Concordia, Schettino subito a Rebibbia: "Mi costituisco, credo nella legge"

L’ex comandante: non voglio mostrarmi con le manette ai polsi

Francesco Schettino

Francesco Schettino

Roma, 13 maggio 2017 - HA BUSSATO alla porta del carcere di Rebibbia e si è costituito. Si è chiusa così la lunga attesa di Francesco Schettino. Dopo cinque anni e cinque mesi dalla notte del naufragio, l’ex comandante della Costa Concordia è dietro le sbarre. «Sono Francesco Schettino. Sono qui per costituirmi spontaneamente, fatevi mandare l’ordine di carcerazione». Ordine di carcerazione che per prassi è stato firmato dal procuratore capo di Grosseto, Raffaella Capasso.  Lo aveva detto al suo avvocato, Saverio Sanese, quando gli aveva comunicato che era «andata male». Che la condanna era diventata esecutiva. Dal «Profumo di agrumi», questo il nome dell’ultima maledetta crociera della Costa Concordia, all’odore acre di una cella del carcere di Rebibbia. Finisce così la vicenda dell’ex comandante Francesco Schettino, 56 anni. IERI, una manciata di minuti prima delle 20, la quarta sezione penale della Corte di Cassazione ha messo la parola fine sul processo al capitano di Meta di Sorrento che quella dannata notte del 13 gennaio 2012 portò il transatlantico da crociera da 114mila tonnellate a sbattere contro la costa dell’Isola del Giglio. Facendolo naufragare. Un inchino finito male. Tragicamente. Costato la vita a 32 persone tra passeggeri e membri dell’equipaggio. «Credo nella giustizia, le sentenze vanno rispettate e quindi vado a bussare al carcere e dico ‘Io sono qui’». Così aveva annunciato al suo avvocato e così ha fatto pochi minuti dopo. 

(Foto Ansa) LUI, IL CAPITANO prima guascone, che ha vissuto l’intero processo di primo grado a Grosseto sotto i riflettori, ieri non ha atteso il verdetto degli ermellini al Palazzaccio. Così come non aveva preso parte alle udienze fiorentine. Dopo la batosta della condanna in primo grado Capitan Inchino, così ribattezzato nel corso di questi cinque anni, aveva scelto un low profile. Non rilasciando dichiarazioni in pubblico e mostrandosi di rado in pubblico. Niente più completi doppiopetto e capelli impomatati. Col fare da guascone. Più magro, con la barba lunga e abbigliamento dimesso. Così è apparso Schettino negli ultimi mesi.
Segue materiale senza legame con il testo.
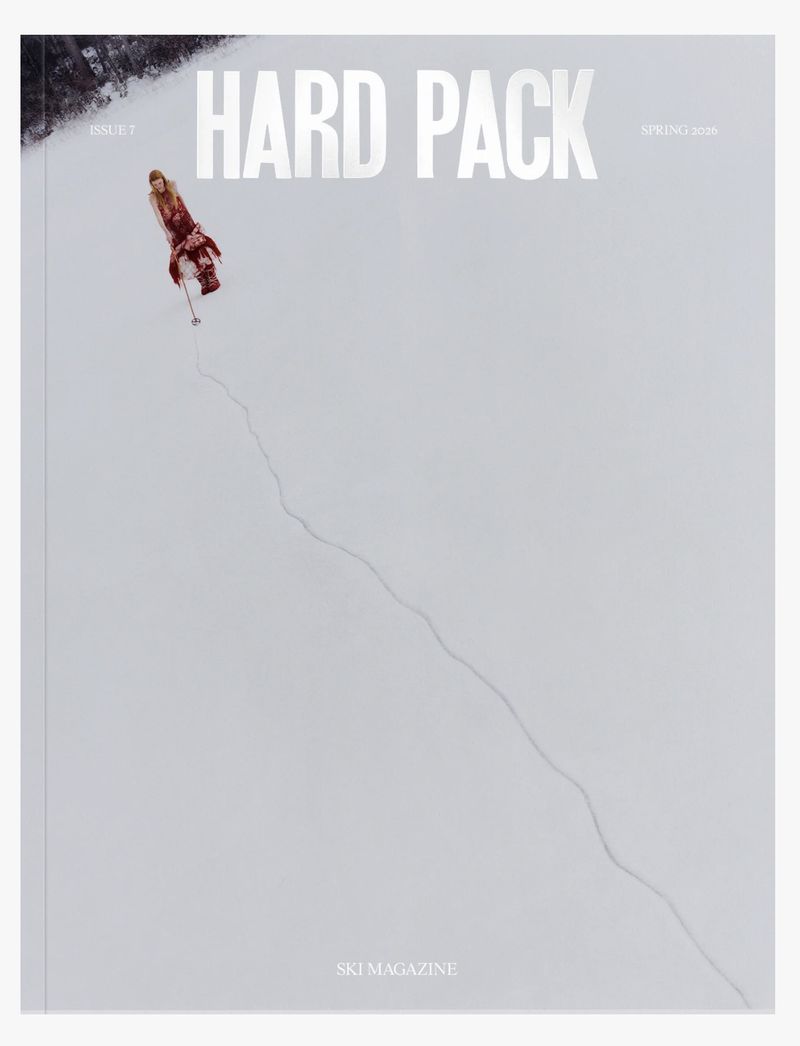 Magazine cover showing a person in a red patterned outfit walking across a vast white snowfield leaving a single winding trail.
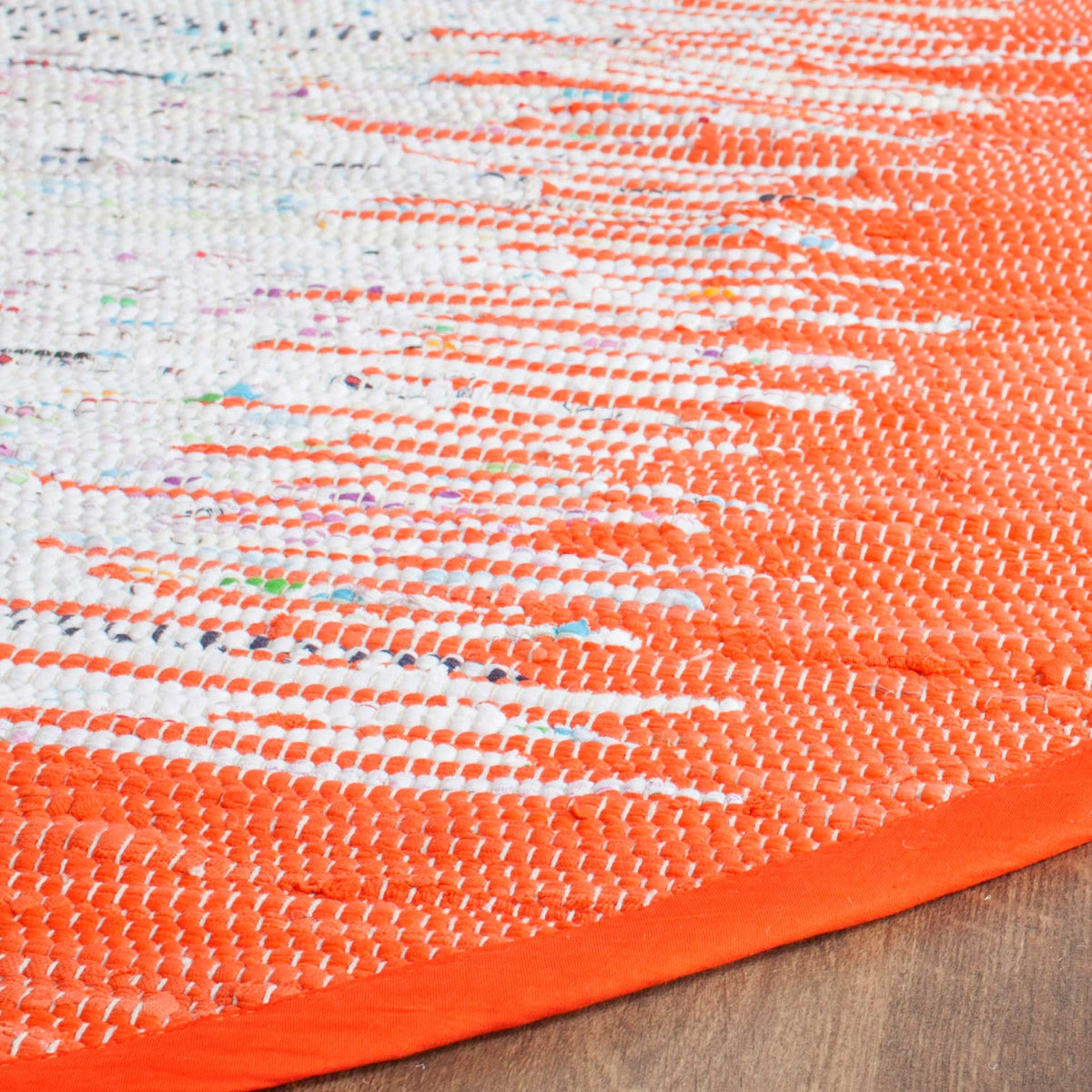 Orange cotton loops blend into a flecked ivory weave above a neatly bound edge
Lontano dai riflettori che invece all’inizio della vicenda giudiziaria quasi cercava per gridare la sua innocenza.  UNA METAMORFOSI che però non è servita. Quella sciagurata scelta di puntare dritto alla costa del Giglio, i ritardi nell’emergenza, e soprattutto l’abbandono della nave non gli sono stati perdonati. Sedici anni di reclusione per omicidio colposo plurimo, lesioni aggravate, naufragio, abbandono di persone incapaci di provvedere a se stesse e abbandono della nave. È il grande colpevole. Non l’unico, perché altri tra ufficiali e personale di bordo hanno scelto di chiudere il proprio coinvolgimento prima del dibattimento, ma è il principale responsabile. E ieri la Suprema Corte lo ha ribadito, dando esecuzione alla pena di sedici anni di reclusione che nasce in Maremma a febbraio del 2015 e confermata in Appello il 31 maggio dello scorso anno. Schettino ora non ha più gradi da attendere, deve espiare la sua pena e lo sta facendo da ieri sera. Ma non è stata una sorpresa, probabilmente. Il suo allontanamento da Meta di Sorrento già da due giorni è indicativo.  «NON LO VEDIAMO più fuori con il cane – raccontava ieri la titolare del bar dove l’ex comandante era solito fermarsi – Già da due giorni». Forse era già via. Per stare lontano dai clamori. Ha scelto di trascorrere le ultime ore da uomo libero da solo, in attesa del verdetto. «Voleva evitare la mortificazione di mostrarsi con le manette ai polsi – ha spiegato in conclusione Senese – così si è presentato, in portineria a Rebibbia, per evitare l’ennesima gogna mediatica».  Alla lettura della sentenza, in contatto telefonico con l’avvocato, Schettino ha oltrepassato la fatidica grata del carcere romano, che si è richiusa dietro le sue spalle.